Ces symboles ont été découverts sur des surfaces qui semblent avoir été préparées et lissées spécialement pour cet usage. Ils comprennent des hachures profondes et d’autres formes géométriques, gravées à l’aide d’un outil pointu. Des marques similaires ont été attestées chez les Néandertaliens (Homo neanderthalensis) il y a au moins 60 000 ans et chez les premiers Homo sapiens d’Afrique du Sud et d’Israël il y a plus de 100 000 ans.

Bien que leur signification reste mystérieuse, ces marques intentionnelles sont généralement considérées comme l’une des premières méthodes d’enregistrement et de transmission de sens. Elles témoignent par ailleurs d’une étape cognitive majeure dans l’évolution humaine. Les marques découvertes dans les grottes de Rising Star pourraient dater de 241 000 à 335 000 ans, selon les experts ; elles feront l’objet de tests supplémentaires.

Une remise en question de la définition de l’être humain

En résumé, ces découvertes pourraient constituer l’un des premiers exemples de pratiques mortuaires et d’élaboration de significations par un hominine à petit cerveau. Si elles sont confirmées, cela remettrait en question tout un ensemble d’hypothèses sur les hominines et notre compréhension de l’évolution humaine — y compris la définition même du terme « humain ».

« Une grande partie de ce que nous supposions être typiquement humain, et typiquement permis par un gros cerveau, n’est peut-être pas l’une ou l’autre de ces choses. L’enterrement, la création de sens et même l' »art » pourraient avoir une histoire beaucoup plus compliquée, dynamique et non humaine que nous ne le pensions jusqu’à présent », explique Agustín Fuentes, anthropologue de l’Université de Princeton, spécialisé en biosocial (l’enchevêtrement des systèmes biologiques avec la vie sociale et culturelle des humains et de leurs ancêtres), qui a participé aux recherches.

Depuis la découverte des premiers ossements d’H. naledi par Berger et son équipe en 2013, le réseau de grottes de Rising Star est l’un des sites les plus fructueux au monde pour la recherche de fossiles d’hominines.
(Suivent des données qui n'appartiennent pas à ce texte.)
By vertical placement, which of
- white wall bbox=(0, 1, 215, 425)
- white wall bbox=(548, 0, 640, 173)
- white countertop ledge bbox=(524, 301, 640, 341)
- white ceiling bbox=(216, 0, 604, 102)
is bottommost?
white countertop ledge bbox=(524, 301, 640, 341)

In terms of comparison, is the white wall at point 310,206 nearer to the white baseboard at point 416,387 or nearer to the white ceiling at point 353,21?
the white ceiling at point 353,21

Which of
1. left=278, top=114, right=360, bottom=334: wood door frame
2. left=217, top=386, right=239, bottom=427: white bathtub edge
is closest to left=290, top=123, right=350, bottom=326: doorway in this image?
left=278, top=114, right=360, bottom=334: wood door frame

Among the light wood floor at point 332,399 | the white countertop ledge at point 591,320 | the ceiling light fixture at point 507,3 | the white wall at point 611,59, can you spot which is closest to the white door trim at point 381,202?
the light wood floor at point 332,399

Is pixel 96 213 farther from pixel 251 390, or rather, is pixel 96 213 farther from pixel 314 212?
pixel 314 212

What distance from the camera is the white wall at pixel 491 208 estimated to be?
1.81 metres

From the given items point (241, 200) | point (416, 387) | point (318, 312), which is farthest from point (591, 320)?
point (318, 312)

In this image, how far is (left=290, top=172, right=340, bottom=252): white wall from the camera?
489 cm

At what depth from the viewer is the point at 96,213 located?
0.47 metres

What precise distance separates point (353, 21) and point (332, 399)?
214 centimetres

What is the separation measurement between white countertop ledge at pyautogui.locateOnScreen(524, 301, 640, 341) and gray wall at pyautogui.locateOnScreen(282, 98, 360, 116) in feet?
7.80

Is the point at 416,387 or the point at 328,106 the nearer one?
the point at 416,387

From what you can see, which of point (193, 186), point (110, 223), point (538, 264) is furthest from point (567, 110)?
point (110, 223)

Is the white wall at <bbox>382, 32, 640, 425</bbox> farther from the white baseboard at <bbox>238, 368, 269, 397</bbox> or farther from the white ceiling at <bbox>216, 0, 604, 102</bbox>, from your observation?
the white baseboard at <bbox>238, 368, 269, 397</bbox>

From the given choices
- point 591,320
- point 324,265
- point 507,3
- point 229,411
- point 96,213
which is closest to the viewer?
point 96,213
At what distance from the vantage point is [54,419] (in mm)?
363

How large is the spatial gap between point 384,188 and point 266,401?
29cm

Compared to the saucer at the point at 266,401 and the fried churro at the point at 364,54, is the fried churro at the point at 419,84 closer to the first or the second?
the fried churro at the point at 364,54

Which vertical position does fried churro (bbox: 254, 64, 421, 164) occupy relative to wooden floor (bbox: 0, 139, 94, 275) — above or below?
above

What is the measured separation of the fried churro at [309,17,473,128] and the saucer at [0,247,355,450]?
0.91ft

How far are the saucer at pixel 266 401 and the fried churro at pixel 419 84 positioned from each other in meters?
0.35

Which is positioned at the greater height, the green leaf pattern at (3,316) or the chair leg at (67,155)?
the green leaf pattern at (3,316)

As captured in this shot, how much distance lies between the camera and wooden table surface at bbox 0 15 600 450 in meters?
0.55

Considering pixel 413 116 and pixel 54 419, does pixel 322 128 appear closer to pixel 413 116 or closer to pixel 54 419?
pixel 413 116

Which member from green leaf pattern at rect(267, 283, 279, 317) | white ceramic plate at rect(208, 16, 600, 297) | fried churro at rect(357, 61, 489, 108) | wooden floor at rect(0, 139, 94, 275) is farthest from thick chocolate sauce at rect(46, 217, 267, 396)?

Déjà à l’époque, le paléontologue avait avancé l’hypothèse que H. naledi était capable de bien plus que ce que son petit cerveau suggérait — ce qui lui a valu plusieurs critiques d’autres scientifiques, lui reprochant son manque de rigueur.

Berger continue néanmoins à explorer le site et à découvrir de nouveaux indices sur le mode de vie d’H. naledi. Cette nouvelle découverte vient soutenir l’hypothèse que cette espèce était capable de comportements émotionnels et cognitifs complexes. « Avec chaque nouvelle découverte, Lee modifie notre compréhension de l’évolution humaine », a déclaré Jill Tiefenthaler, PDG de la National Geographic Society.